_Passage provided_
==*==
In 2018, we are poised for strong disciplined growth. More importantly, we are positioned to reach our goal of returning to double-digit ROCE performance, which is competitive not only with our peers in the E&P industry, but also with the broader market.

...

Thanks for listening. And now, we'll go to Q&A.

Questions and Answers:

Operator

Thank you. The question and answer session will be conducted electronically. [Operator instructions] We'll take our first question from Leo Mariani with Nat Alliance.

Leo Mariani -- National Alliance Securities -- Analyst

Hey, guys. On the Eagle Ford, I was noticing that your oil volumes didn't really grow in 2017. I think they were down a little bit versus the prior year. You guys signaled this was a growth asset in your prepared comments. I know you're drilling more wells this year. Is there anything else that's changing there technically, other than just drilling more wells this year? Is this expected to be a growth asset for many years to come?

Lloyd W. "Billy" Helms -- Chief Operating Officer

Yeah, Leo. This is Billy Helms. The San Antonio Division, our Eagle Ford Division, operates both Eagle Ford and Austin Chalk. If you look at the two combined, oil volumes were up slightly for both Eagle Ford and Austin Chalk. The Eagle Ford position is a growth asset for the company, and we expect that to grow into 2018. But, last year, the mix of the wells was balanced between the Eagle Ford and the Austin Chalk. Together, they did grow.

Leo Mariani -- National Alliance Securities -- Analyst

Following up on your comments around free cash flow. Clearly, you guys plan on putting out some pretty significant free cash flow if oil holds at $60.00. You talked about the $350 million debt paydown, as well as the 10% dividend hike. Clearly, there are going to be proceeds beyond that. What else is EOG potentially planning to do with the money? Could there be a ramp up in more exploration activity than you've already talked about, or more acreage purposes? Just any color around that, please.
==*==
_Requirement_
Carry the EOG earnings call transcript forward from its last line.
==*==
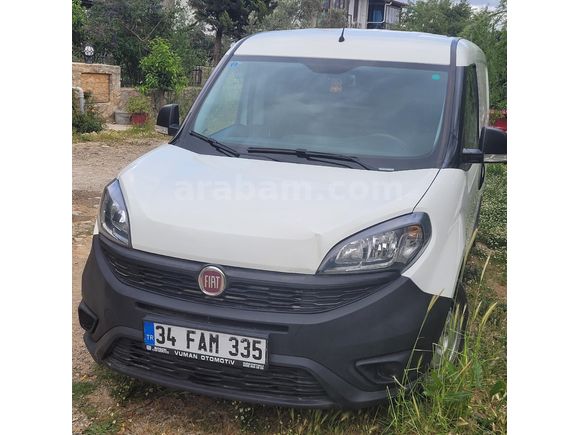 Emekli Öğretmen den 2021 temiz Maxi Kargo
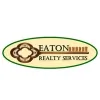 Eaton Realty Services
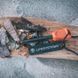 Кресало Lifesystems Fire Starter XL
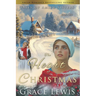 The Heart of Christmas: Amish Holiday Romance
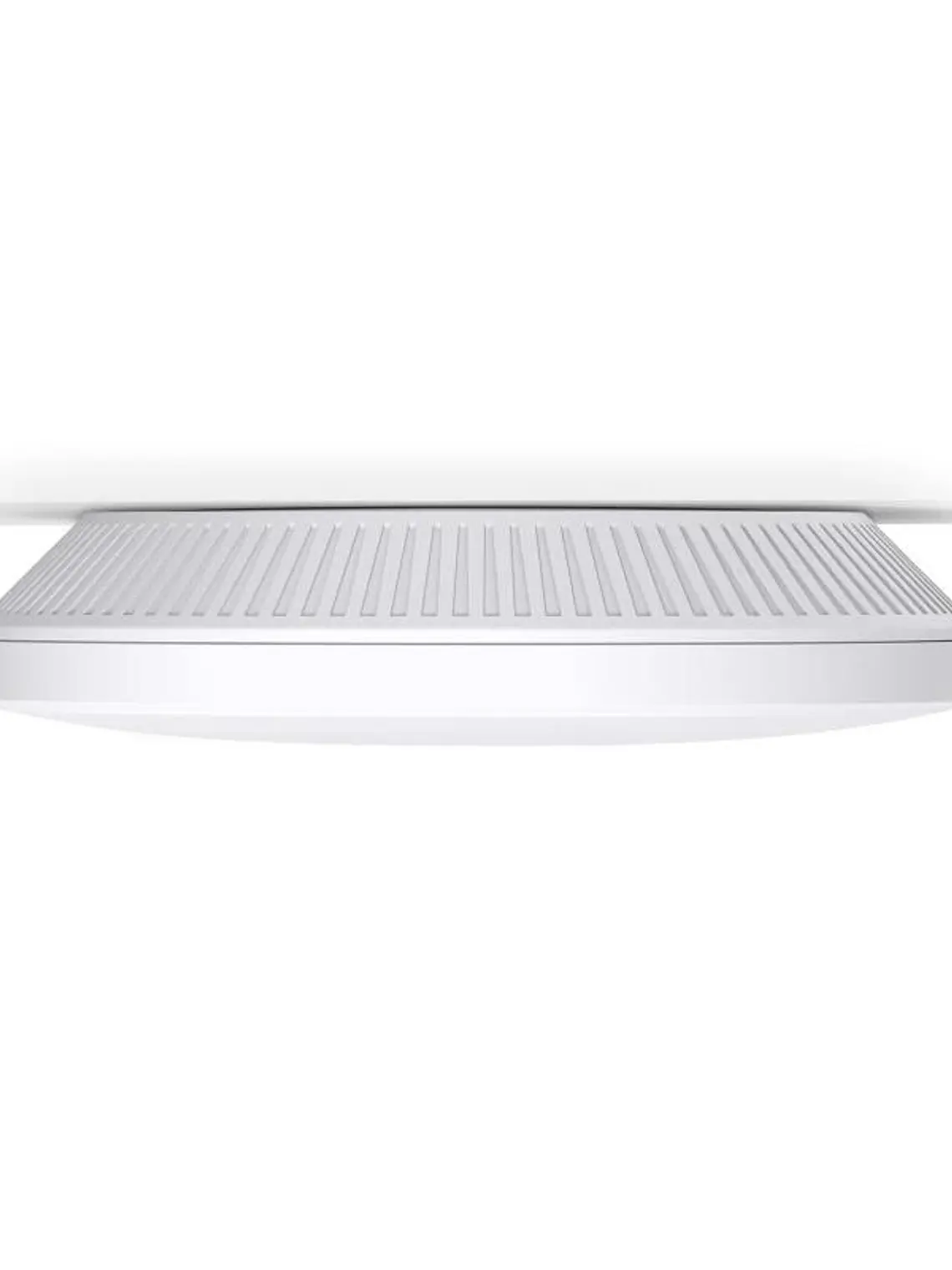 TP-Link EAP723 AP Techo WiFi7 BE3600 1x2.5GbE 4
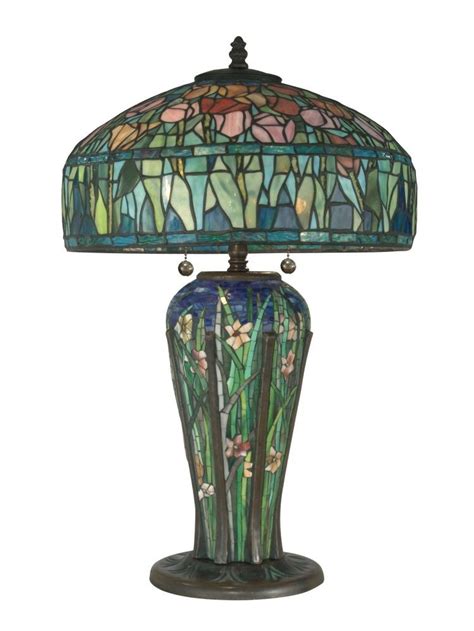 tiffany replica china wholesale|high quality tiffany lamp reproductions.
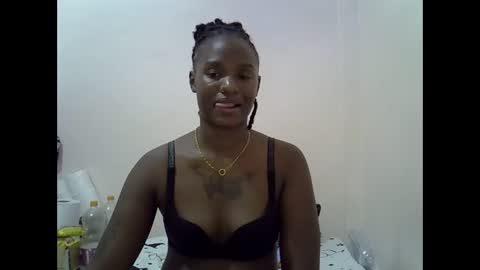 Snapshot of lamensha chatting on 9, 9, 2025 lamensha online show from 9, 9, 2025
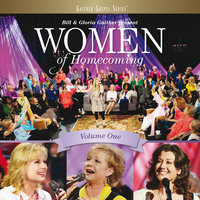 In Good Hands - Gaither, Angela Primm, TaRanda Greene
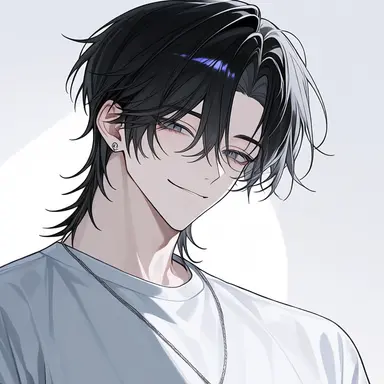 Profile image of たいが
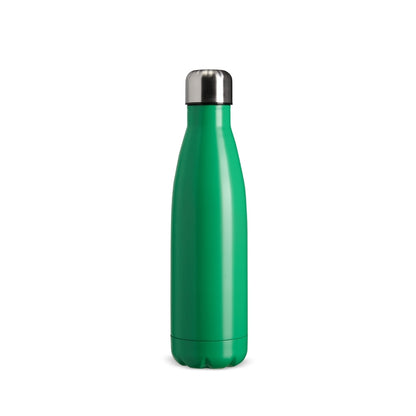 Garrafa Térmica 500ml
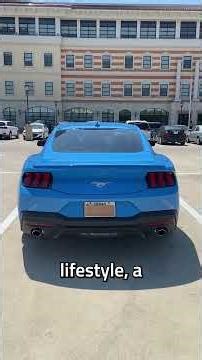 The Real Reason American Muscle & Sports Cars Are Dying | How to Save Them Before It’s Too Late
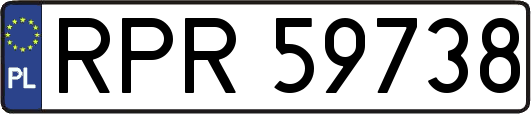RPR59738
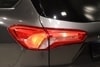 thumbnail-car-22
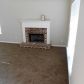 4639 Liberty Square Drive, Acworth, GA 30101 ID:14597105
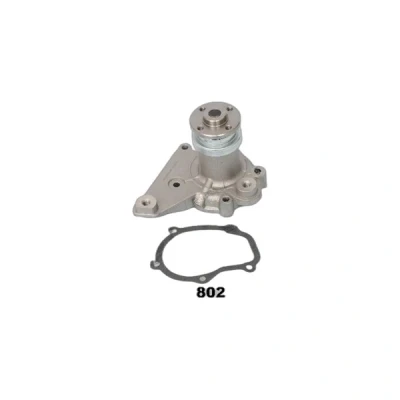 Kuva Vesipumppu SUZUKI OE 04290603, 1740073001, 1740073002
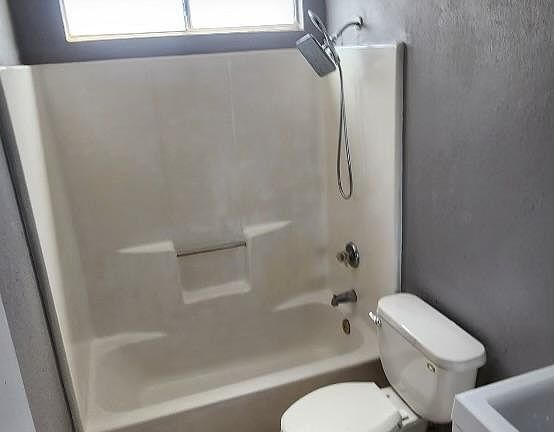 2nd image of 16258 Juniper St APT A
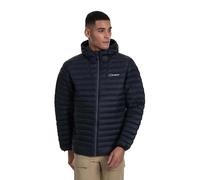 Berghaus Homme Vaskye Veste Isotherme 4A000768BP6 Noir Neuf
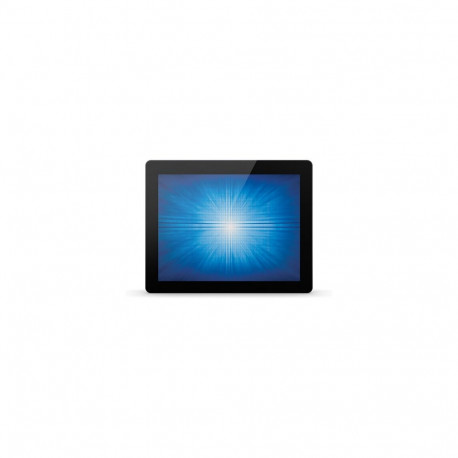 Elo Touch Solutions puuteekraan 38.1cm/15" (1024x768)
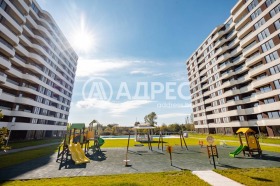 ������� 2-����� | Imot.bg � ����� ������ 7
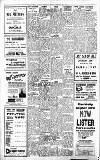 Cheddar Valley Gazette Friday 24 January 1958 Page 2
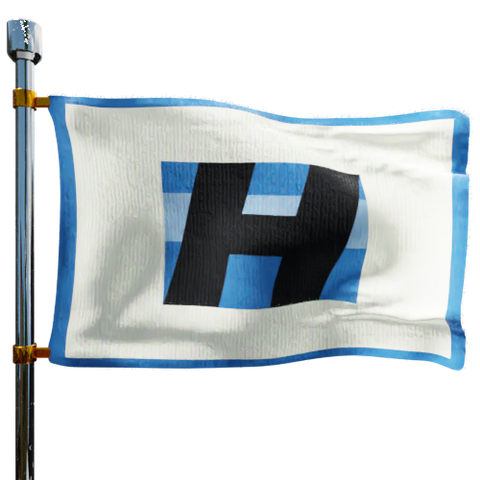 Home Energy Of Long Island LLC Heating Oil Prices Flag Photo of Home Energy Of Long Island LLC flag denoting best heating oil prices the company offers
==*==
_Output below_
William R. Thomas -- Chairman, Chief Executive Officer

Leo, this is Bill Thomas. Yeah, our priorities haven't changed. Our first priority is to use free cash flow and reinvest in the high return drilling. We think this is the best way to continue to improve the company, to increase ROCE, and the shareholder value. The one caveat on that is, we're not going to ramp up spending at the cost of returns. We want to maintain the efficiencies in the costs that we built into the system. In fact, we want to continue to improve. We want to go at a place that our well productivity continues to improve. It's improved this year over last year, and our rates of return in our 2018 plan are improved this year over last year. That's because we continue to reduce costs and increase productivity. So, we want to continue to do that and continue to reinvest. That's our first priority.

The second is, we want to continue to firm up our balance sheet. Our goal is to have an impeccable balance sheet, and we're going to pay off the bond this year. As we go forward, we want to incrementally continue to reduce debt and firm up the balance sheet. This gives us so much flexibility. It served us so well during the last downturn. We didn't have to issue equity or cut the dividend. We want to be a consistent deliverer of shareholder value throughout the commodity cycles.

And, it does position us to take advantage of opportunities for maybe an acquisition. We continue to look at those. But, also, we're a very organic, prolific, generating company and we have a lot of exploration and step out testing going on this year. We collect a lot of core data. Our goal with all of that is to find better and better inventory than we currently have. We think that is investments into the future of the company, and those are very, very important to us getting better. We want to be able to take advantage of that.

Our third priority is our commitment to the dividend. We have a strong commitment to the dividend. We've increased it 17 times over the last year. As we said, we increased it this quarter, and our board is committed to continuing to increase our shareholder value through better ROCEs and our commitment to the dividend. Those are all of the priorities we have and we're going to stay focused on that and on getting better a we go forward.

Leo Mariani -- National Alliance Securities -- Analyst

Thanks, guys.

Operator

We'll go next to Scott Hanold with RBC Capital Markets.

Scott Hanold -- RBC Capital Markets LLC -- Analyst

Thanks. Can you guys give a little bit of color on some of the increased pad sizes you're expecting. Is it primarily mostly in the Permian? What was the pad size you did last year versus what you're looking at this year? A little bit of color on that and the Eagle For as well.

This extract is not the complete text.